▶ PAGE EXTRACT:

⟨

Welcome to Egg’s documentation!

Egg is a an open source, MIT-licensed implementation of a Smalltalk-80 derived programming language. Egg is not strictly a ST80 though. Some egg characteristics and intentions are:

  • It is module-based, where each module has its own namespace (no Smalltalk globals anymore).

  • Modules can be loaded quickly through image segments (without requiring compilation).

  • It is minimal, with the capability to grow dynamically: its kernel has much fewer things than ST80 (i.e. no GUI and no compiler), but because of image-segments those modules can be loaded instantly.

  • Most identifiers are dynamically bound. This implies that, akin to the #doesNotUnderstand: message, you can also get a #doesNotKnow: message. The implementation uses a cache and is fast (you don’t have to worry about performance there :).

  • Module dependencies are stated explicitly, new modules are built through importing components of other modules.

  • Designed to support multiple VMs that allow running on multiple platforms.

  • This includes native JIT-based VMs for popular OSes and JS-based runtimes.

  • For all VMs and OSes, the same Smalltalk code base is used (there might only be small differences if the platform used doesn’t support a particular feature).

  • Egg is developed in tandem with Webside, which is the GUI used to develop and debug the Smalltalk code on any platform. This allows to keep Egg minimal, even in platforms such as EggNOS (a successor of SqueakNOS!)

Design

Below is our humble vision of what a modern Smalltalk design should look like, the direction in which we want to go.

We want a minimal modular Smalltalk, that starts from a little kernel and that can load other modules on-the-fly to grow exactly as needed. The bootstrap process is done mostly from a specification (source code), using different dialects (Pharo et al). This allows sealed-system development which is required when doing big or complex changes, specially in design. Of course, the live environment development will be supported as usual in Smalltalk-80 systems. Computation is represented using Smalltalk Expressions (or SExpressions), a lower-level representation of abstract syntax trees (ASTs) that is encoded into byte arrays (called treecodes).

⟩

Collected data entries
⟨

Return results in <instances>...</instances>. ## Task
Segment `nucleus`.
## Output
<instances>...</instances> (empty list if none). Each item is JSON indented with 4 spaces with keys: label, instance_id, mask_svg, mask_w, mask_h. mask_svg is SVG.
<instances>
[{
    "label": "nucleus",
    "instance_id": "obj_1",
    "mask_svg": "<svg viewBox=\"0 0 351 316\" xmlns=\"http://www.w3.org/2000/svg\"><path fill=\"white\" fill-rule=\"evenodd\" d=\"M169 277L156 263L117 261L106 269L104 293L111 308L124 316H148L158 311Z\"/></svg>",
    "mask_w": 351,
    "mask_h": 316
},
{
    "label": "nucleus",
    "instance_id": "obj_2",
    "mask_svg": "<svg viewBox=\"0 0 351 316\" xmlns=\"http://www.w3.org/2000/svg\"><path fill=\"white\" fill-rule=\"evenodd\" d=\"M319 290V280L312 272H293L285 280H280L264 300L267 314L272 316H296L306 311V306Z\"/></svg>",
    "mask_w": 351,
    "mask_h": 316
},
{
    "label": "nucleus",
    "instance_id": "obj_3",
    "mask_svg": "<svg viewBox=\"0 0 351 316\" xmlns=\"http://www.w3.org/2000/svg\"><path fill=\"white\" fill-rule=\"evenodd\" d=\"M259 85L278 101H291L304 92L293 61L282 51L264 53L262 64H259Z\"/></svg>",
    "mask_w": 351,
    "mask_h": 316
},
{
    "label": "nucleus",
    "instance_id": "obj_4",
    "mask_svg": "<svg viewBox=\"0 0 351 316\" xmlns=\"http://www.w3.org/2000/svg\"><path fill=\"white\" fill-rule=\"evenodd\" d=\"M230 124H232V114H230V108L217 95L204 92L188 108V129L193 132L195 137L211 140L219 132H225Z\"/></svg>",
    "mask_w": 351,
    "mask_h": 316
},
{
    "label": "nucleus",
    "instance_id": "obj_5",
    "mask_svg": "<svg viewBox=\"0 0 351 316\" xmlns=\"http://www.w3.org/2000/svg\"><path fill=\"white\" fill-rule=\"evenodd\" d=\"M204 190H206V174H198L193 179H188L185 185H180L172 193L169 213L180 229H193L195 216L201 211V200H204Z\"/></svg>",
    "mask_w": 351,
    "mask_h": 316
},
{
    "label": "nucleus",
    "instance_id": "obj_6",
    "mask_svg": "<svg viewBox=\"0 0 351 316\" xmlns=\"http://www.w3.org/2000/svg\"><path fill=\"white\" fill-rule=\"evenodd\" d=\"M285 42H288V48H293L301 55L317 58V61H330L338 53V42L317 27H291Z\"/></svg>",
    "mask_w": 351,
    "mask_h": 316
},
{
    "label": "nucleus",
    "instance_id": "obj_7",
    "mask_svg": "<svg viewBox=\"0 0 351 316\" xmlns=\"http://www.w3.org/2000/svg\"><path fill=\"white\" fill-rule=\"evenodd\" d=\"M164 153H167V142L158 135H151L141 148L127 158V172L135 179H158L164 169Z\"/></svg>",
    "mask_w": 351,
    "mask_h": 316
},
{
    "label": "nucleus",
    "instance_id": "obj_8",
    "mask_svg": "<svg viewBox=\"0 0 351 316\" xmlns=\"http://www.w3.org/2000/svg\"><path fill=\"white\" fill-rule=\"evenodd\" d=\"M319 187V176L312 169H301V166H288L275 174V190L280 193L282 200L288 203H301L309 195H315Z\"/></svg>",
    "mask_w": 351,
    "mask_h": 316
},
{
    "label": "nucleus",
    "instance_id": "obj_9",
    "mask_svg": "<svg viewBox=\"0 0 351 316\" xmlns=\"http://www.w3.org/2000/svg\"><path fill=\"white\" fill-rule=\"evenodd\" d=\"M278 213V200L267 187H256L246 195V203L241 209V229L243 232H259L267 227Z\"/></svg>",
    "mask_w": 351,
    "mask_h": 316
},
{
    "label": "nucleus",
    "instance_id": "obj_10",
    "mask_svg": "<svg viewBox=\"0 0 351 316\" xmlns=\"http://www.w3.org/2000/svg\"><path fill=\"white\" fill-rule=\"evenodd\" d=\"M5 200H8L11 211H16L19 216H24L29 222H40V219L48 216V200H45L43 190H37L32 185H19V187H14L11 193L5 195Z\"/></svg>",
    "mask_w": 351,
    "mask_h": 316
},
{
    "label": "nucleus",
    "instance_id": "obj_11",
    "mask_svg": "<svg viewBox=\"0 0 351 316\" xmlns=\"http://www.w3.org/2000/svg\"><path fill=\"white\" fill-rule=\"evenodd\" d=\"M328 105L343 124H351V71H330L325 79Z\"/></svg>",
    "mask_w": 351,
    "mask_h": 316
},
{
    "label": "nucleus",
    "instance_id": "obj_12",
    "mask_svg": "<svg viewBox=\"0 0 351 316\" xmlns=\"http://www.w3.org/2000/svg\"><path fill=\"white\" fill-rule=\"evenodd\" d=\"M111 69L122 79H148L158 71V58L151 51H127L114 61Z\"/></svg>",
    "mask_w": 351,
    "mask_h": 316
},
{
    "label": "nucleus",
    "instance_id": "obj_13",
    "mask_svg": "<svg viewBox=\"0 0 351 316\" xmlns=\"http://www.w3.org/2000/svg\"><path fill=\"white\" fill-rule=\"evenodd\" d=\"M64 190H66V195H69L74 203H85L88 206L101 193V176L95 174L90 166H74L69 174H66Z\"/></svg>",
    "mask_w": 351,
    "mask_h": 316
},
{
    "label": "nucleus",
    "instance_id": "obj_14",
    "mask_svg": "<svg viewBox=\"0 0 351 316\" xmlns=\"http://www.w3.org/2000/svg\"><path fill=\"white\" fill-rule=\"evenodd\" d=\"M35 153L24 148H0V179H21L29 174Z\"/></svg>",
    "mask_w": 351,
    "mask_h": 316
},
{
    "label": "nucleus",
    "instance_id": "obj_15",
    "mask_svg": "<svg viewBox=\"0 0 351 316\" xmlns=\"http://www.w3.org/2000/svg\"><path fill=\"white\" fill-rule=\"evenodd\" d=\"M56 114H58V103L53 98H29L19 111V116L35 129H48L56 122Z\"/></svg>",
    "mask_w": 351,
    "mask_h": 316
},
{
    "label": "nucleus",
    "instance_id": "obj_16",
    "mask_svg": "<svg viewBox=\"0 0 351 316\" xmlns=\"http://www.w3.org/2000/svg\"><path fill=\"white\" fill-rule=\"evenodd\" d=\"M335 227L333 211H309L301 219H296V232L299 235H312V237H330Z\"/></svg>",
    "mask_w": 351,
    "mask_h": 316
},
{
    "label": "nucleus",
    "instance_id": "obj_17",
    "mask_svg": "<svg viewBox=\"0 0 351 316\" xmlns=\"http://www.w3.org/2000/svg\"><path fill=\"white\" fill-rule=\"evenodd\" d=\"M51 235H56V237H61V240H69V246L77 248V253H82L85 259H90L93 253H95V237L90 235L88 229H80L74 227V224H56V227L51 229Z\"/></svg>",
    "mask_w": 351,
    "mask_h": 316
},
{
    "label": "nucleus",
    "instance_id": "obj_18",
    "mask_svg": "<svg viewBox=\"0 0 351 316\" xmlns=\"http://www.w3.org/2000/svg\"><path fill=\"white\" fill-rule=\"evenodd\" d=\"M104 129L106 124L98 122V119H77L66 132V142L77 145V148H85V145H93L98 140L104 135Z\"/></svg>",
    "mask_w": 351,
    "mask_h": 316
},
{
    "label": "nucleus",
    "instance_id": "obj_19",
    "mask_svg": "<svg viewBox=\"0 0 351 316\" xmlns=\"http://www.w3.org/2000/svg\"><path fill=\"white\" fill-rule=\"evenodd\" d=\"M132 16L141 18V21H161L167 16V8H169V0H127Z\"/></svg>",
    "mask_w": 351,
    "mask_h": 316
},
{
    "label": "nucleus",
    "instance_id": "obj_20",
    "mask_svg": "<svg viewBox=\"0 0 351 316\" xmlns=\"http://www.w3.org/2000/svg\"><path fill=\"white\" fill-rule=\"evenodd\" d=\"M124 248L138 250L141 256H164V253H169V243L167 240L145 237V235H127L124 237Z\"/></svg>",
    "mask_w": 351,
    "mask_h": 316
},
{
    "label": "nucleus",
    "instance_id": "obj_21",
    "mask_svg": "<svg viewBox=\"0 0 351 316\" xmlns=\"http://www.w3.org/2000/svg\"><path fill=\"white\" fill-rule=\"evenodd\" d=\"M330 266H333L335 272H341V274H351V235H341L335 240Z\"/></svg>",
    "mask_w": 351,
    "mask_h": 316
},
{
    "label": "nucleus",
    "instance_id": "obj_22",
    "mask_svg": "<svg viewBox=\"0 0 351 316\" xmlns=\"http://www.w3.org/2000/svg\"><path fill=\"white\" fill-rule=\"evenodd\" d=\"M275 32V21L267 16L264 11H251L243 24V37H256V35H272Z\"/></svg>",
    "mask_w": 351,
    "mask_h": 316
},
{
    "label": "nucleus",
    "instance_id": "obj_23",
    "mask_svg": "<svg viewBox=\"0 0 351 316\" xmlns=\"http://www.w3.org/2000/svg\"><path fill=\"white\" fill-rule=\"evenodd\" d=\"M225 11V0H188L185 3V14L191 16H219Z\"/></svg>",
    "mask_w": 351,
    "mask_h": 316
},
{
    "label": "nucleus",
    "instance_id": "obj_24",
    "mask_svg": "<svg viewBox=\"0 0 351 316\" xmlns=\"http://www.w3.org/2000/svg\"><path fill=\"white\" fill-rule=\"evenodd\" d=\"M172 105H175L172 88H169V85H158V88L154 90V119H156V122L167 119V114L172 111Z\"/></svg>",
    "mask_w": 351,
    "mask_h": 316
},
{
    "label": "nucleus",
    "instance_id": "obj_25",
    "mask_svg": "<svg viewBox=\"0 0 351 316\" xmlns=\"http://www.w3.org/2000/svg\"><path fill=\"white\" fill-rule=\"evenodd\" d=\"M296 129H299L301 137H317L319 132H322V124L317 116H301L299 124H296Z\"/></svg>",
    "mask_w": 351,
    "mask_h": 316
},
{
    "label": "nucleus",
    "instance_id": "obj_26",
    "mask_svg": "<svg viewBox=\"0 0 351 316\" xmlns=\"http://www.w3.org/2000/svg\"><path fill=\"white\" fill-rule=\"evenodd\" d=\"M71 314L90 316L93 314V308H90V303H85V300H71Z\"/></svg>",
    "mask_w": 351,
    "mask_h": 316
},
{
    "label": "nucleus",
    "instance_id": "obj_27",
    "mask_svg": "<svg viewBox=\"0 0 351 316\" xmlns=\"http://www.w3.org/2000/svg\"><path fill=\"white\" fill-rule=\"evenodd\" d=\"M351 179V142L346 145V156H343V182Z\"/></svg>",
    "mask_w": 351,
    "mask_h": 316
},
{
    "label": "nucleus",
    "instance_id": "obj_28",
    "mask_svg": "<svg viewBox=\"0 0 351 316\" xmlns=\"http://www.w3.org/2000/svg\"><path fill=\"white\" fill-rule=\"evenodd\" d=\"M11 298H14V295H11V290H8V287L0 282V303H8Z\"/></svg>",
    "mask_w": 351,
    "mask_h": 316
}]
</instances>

⟩

In the Egg documentation, what name is given to the byte arrays into which Smalltalk Expressions are encoded?

They are called treecodes.